> _What to do_: Reproduce word for word the lines from the very first one through the line containing "What is the value of Безвозмездные поступления for 2021", including that line.

> _The records_:
※ ※ ※
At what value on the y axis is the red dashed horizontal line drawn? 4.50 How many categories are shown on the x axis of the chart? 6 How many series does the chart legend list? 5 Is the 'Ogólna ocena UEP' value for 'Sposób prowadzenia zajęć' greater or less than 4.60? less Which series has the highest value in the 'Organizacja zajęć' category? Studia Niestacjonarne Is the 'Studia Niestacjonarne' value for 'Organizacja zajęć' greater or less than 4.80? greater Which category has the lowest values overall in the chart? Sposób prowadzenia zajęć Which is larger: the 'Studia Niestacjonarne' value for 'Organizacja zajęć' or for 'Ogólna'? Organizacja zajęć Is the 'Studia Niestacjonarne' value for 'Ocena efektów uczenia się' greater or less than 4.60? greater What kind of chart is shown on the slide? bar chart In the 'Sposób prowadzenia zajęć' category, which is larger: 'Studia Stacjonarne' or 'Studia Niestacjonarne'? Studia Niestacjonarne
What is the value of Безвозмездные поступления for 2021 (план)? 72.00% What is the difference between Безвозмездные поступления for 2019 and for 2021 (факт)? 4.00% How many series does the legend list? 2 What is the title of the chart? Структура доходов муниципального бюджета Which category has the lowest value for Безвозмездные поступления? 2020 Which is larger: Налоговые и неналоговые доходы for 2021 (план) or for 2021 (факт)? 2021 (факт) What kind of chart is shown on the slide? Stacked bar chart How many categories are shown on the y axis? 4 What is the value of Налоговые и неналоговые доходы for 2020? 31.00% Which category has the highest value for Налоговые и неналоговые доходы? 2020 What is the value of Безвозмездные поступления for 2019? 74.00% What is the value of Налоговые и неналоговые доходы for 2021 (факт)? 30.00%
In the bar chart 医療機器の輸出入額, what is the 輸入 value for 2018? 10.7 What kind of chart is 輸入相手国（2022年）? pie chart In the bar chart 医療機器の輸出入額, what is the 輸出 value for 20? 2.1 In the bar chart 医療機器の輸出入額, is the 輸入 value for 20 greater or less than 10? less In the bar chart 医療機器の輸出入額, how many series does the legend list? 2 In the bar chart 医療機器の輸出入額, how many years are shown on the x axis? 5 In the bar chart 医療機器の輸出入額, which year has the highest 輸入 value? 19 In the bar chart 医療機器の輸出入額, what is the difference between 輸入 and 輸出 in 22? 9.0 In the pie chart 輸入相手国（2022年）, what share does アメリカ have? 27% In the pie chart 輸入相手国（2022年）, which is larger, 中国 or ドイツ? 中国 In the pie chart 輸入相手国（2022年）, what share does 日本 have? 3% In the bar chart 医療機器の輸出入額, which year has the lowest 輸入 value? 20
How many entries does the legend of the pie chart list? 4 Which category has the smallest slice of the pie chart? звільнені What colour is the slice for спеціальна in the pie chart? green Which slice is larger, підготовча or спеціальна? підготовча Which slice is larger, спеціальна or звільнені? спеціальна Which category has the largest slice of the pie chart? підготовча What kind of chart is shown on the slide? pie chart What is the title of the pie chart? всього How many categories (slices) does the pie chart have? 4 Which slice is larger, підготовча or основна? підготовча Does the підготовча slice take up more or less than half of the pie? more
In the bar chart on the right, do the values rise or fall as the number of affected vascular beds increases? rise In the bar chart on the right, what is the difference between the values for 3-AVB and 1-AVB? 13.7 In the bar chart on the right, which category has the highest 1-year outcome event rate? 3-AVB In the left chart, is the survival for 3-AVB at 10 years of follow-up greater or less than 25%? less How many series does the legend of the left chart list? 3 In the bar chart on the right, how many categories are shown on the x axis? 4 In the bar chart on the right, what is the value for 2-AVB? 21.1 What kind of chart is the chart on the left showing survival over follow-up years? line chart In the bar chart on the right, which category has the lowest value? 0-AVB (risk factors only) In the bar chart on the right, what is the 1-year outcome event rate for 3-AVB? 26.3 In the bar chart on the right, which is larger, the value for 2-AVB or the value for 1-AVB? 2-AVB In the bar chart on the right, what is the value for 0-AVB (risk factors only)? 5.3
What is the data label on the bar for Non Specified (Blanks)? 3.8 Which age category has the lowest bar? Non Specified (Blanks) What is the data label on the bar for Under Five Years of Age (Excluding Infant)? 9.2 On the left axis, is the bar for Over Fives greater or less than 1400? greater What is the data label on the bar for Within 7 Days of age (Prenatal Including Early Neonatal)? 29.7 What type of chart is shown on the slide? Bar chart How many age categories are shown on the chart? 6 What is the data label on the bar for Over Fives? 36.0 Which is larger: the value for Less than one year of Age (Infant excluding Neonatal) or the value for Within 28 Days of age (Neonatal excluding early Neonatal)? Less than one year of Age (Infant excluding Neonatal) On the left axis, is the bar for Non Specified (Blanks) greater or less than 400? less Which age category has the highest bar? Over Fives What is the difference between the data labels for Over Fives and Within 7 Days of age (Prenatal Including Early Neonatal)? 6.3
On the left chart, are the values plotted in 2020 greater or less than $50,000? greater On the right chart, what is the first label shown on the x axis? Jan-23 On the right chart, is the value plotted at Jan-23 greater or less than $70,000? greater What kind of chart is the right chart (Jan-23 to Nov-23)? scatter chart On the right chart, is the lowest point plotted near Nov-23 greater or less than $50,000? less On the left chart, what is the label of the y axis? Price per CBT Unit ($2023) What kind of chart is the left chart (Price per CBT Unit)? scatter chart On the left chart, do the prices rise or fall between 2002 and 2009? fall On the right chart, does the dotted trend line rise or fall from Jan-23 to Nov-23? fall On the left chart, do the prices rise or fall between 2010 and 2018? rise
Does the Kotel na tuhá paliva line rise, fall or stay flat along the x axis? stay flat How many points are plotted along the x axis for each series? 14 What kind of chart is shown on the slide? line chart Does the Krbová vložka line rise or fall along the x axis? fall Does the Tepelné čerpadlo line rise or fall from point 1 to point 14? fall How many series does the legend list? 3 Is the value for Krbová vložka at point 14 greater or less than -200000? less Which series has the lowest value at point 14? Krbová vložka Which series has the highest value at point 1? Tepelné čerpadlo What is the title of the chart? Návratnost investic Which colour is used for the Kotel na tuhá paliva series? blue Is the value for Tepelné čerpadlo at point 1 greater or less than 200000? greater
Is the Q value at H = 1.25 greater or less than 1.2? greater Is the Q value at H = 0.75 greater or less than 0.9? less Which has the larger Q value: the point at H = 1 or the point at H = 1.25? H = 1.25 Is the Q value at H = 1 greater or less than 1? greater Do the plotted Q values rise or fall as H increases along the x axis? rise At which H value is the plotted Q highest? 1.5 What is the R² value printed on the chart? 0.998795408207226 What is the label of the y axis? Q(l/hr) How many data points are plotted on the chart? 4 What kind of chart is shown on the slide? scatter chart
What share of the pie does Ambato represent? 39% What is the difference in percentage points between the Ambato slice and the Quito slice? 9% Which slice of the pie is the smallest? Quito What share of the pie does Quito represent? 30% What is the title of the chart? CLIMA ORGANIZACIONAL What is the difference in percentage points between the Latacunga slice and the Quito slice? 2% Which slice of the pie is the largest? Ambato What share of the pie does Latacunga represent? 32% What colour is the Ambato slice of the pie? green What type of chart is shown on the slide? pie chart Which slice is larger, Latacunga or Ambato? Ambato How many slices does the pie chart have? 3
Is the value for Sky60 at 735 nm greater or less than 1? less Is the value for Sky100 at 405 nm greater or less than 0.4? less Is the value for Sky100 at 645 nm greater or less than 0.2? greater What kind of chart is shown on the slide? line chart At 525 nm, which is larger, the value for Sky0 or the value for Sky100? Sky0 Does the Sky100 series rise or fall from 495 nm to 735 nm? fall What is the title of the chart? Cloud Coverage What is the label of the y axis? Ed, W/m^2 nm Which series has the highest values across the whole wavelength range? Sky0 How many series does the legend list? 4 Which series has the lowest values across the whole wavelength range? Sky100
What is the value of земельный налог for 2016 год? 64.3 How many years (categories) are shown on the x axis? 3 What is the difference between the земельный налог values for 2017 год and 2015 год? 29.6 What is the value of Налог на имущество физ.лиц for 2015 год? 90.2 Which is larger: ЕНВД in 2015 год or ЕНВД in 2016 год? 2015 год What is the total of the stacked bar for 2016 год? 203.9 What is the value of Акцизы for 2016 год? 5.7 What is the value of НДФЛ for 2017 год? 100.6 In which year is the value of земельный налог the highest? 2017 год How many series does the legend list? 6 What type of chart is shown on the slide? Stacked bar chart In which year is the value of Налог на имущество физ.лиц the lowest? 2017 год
※ ※ ※
> _Worked solution_:
At what value on the y axis is the red dashed horizontal line drawn? 4.50 How many categories are shown on the x axis of the chart? 6 How many series does the chart legend list? 5 Is the 'Ogólna ocena UEP' value for 'Sposób prowadzenia zajęć' greater or less than 4.60? less Which series has the highest value in the 'Organizacja zajęć' category? Studia Niestacjonarne Is the 'Studia Niestacjonarne' value for 'Organizacja zajęć' greater or less than 4.80? greater Which category has the lowest values overall in the chart? Sposób prowadzenia zajęć Which is larger: the 'Studia Niestacjonarne' value for 'Organizacja zajęć' or for 'Ogólna'? Organizacja zajęć Is the 'Studia Niestacjonarne' value for 'Ocena efektów uczenia się' greater or less than 4.60? greater What kind of chart is shown on the slide? bar chart In the 'Sposób prowadzenia zajęć' category, which is larger: 'Studia Stacjonarne' or 'Studia Niestacjonarne'? Studia Niestacjonarne
What is the value of Безвозмездные поступления for 2021 (план)? 72.00% What is the difference between Безвозмездные поступления for 2019 and for 2021 (факт)? 4.00% How many series does the legend list? 2 What is the title of the chart? Структура доходов муниципального бюджета Which category has the lowest value for Безвозмездные поступления? 2020 Which is larger: Налоговые и неналоговые доходы for 2021 (план) or for 2021 (факт)? 2021 (факт) What kind of chart is shown on the slide? Stacked bar chart How many categories are shown on the y axis? 4 What is the value of Налоговые и неналоговые доходы for 2020? 31.00% Which category has the highest value for Налоговые и неналоговые доходы? 2020 What is the value of Безвозмездные поступления for 2019? 74.00% What is the value of Налоговые и неналоговые доходы for 2021 (факт)? 30.00%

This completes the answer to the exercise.